### Required action
In the entries below, every line that contains "United" must be located and copied.

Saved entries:
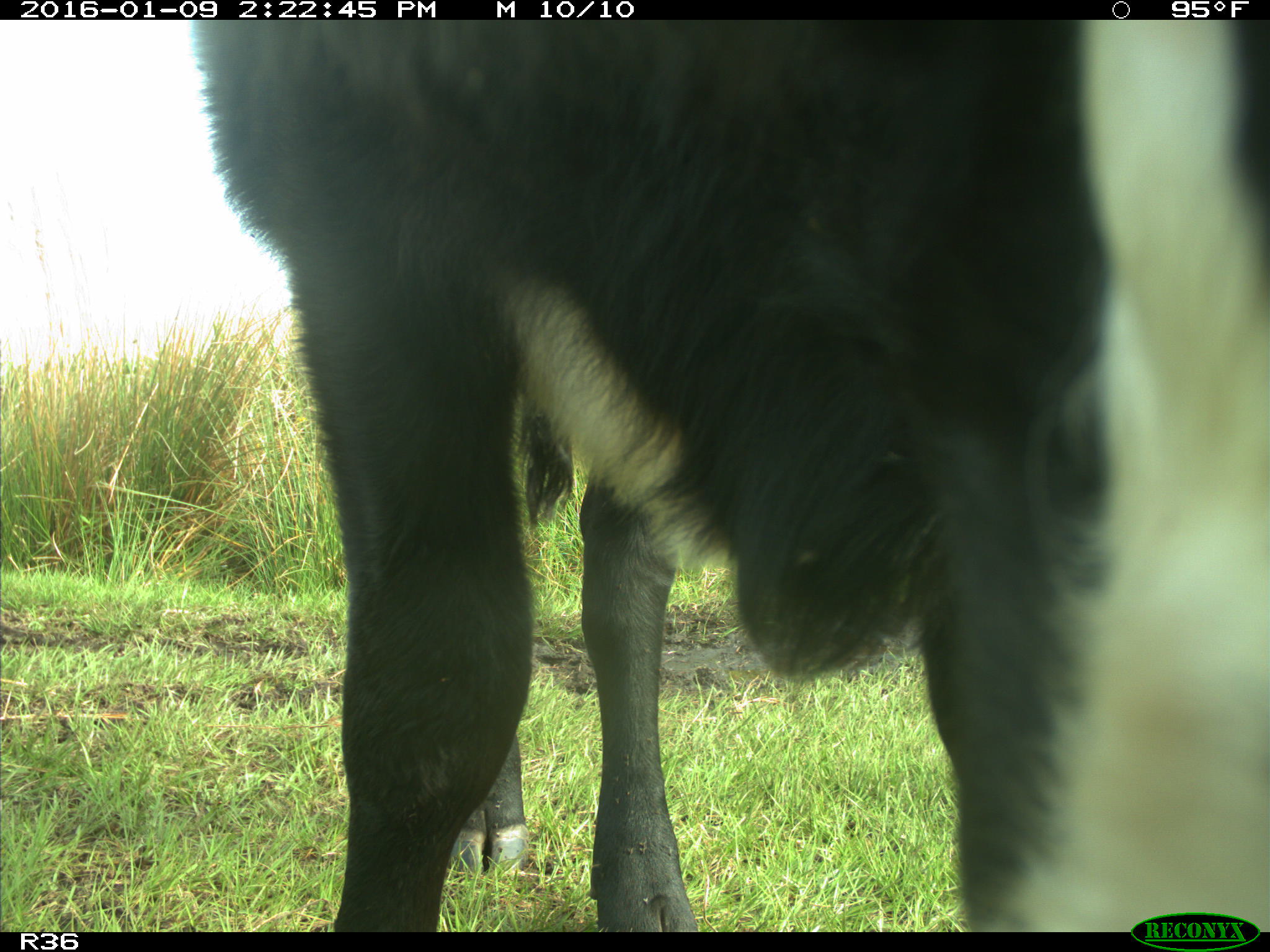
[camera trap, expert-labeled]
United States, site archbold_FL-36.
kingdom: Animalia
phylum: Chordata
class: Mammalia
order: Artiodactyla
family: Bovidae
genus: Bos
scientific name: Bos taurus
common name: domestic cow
---
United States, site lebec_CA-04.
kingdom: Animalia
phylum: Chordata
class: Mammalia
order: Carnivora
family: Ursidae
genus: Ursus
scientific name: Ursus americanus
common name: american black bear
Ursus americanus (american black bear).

### Your response
United States, site archbold_FL-36.
United States, site lebec_CA-04.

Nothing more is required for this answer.